#### [Task item]
Print, from the listing below, the lines starting at the line containing "Texture Differences in" and ending at the line containing "cookingyes.com", exactly as they stand, and print nothing else.

#### [Supplied records]
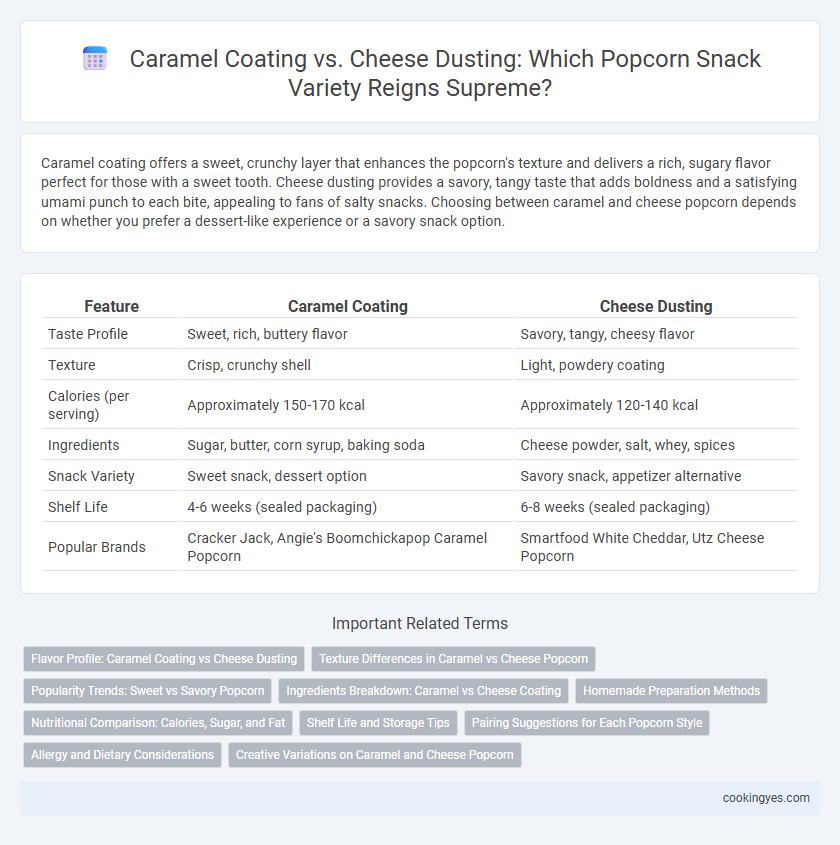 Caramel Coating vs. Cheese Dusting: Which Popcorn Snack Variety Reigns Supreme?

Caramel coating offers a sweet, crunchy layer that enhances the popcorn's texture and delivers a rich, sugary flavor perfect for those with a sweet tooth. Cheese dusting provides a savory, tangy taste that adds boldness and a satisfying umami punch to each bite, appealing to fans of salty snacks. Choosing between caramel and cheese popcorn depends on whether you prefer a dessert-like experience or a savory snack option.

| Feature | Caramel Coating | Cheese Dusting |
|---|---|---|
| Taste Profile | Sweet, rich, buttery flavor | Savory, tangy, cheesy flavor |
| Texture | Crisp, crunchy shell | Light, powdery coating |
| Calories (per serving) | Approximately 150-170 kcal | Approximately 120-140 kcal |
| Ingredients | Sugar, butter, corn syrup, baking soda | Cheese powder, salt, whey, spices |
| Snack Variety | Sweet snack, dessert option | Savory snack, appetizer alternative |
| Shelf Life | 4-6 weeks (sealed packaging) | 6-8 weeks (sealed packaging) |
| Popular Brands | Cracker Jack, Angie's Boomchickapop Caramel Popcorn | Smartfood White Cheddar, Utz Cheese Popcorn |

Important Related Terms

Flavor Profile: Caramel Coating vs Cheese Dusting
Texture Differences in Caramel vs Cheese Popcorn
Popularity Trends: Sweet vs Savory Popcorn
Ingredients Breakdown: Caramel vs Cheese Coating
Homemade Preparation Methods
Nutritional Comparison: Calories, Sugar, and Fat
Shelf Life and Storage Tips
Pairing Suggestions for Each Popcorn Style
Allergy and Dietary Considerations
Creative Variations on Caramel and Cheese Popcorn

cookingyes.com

* * *

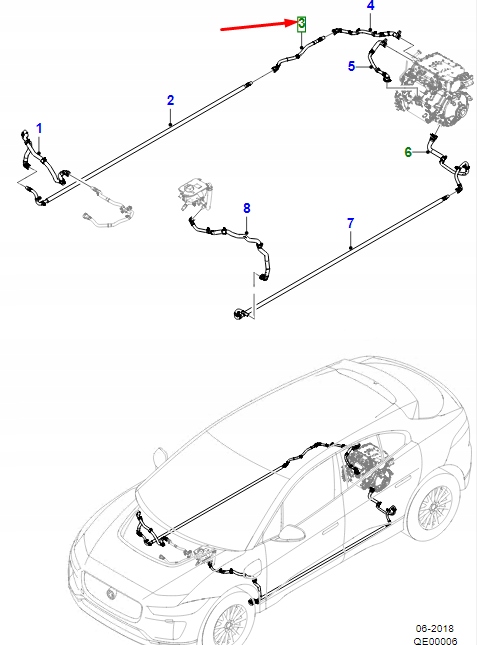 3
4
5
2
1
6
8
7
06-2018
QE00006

* * *

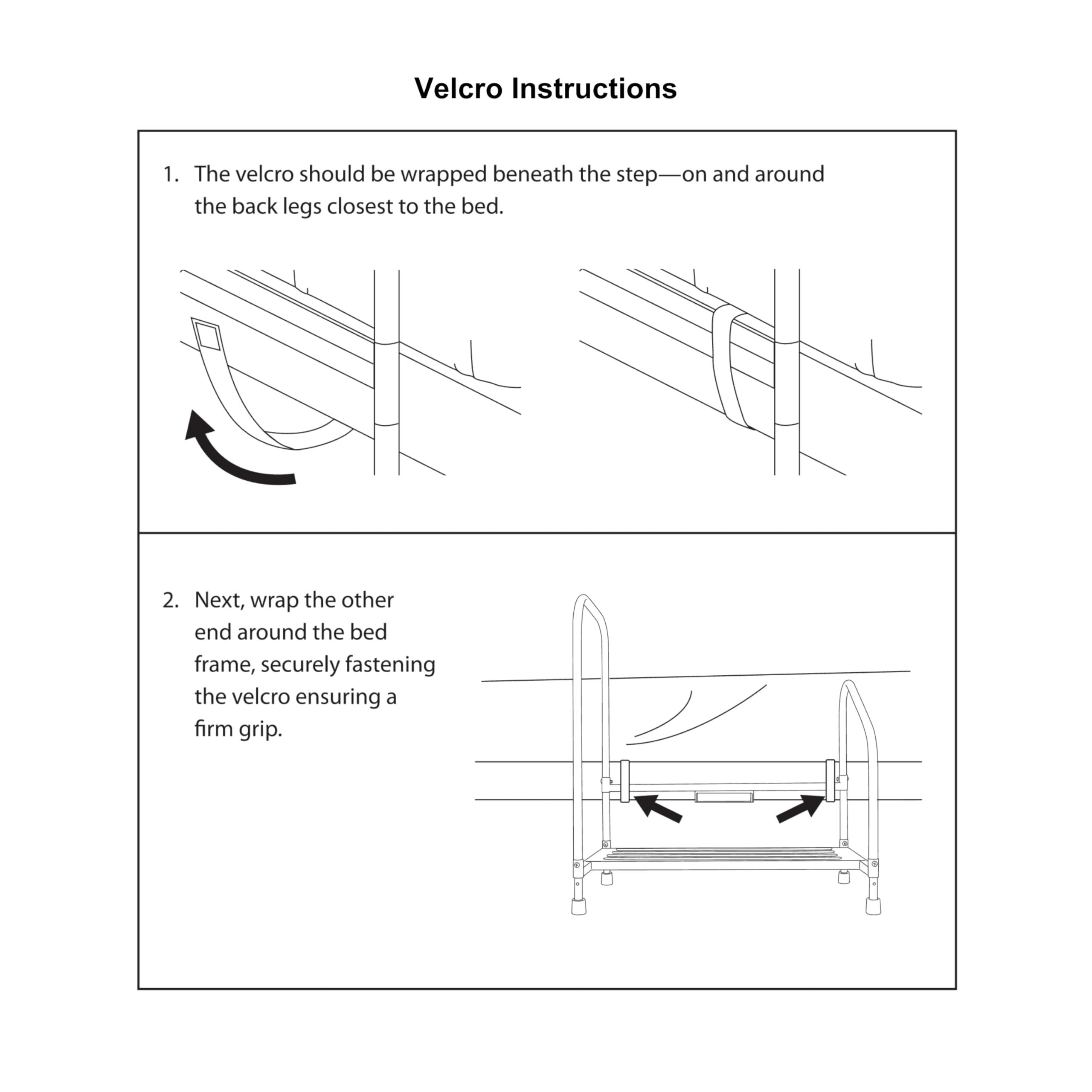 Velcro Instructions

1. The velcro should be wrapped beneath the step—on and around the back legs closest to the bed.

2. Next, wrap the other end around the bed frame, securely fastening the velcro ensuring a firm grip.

#### [Output]
Texture Differences in Caramel vs Cheese Popcorn
Popularity Trends: Sweet vs Savory Popcorn
Ingredients Breakdown: Caramel vs Cheese Coating
Homemade Preparation Methods
Nutritional Comparison: Calories, Sugar, and Fat
Shelf Life and Storage Tips
Pairing Suggestions for Each Popcorn Style
Allergy and Dietary Considerations
Creative Variations on Caramel and Cheese Popcorn

cookingyes.com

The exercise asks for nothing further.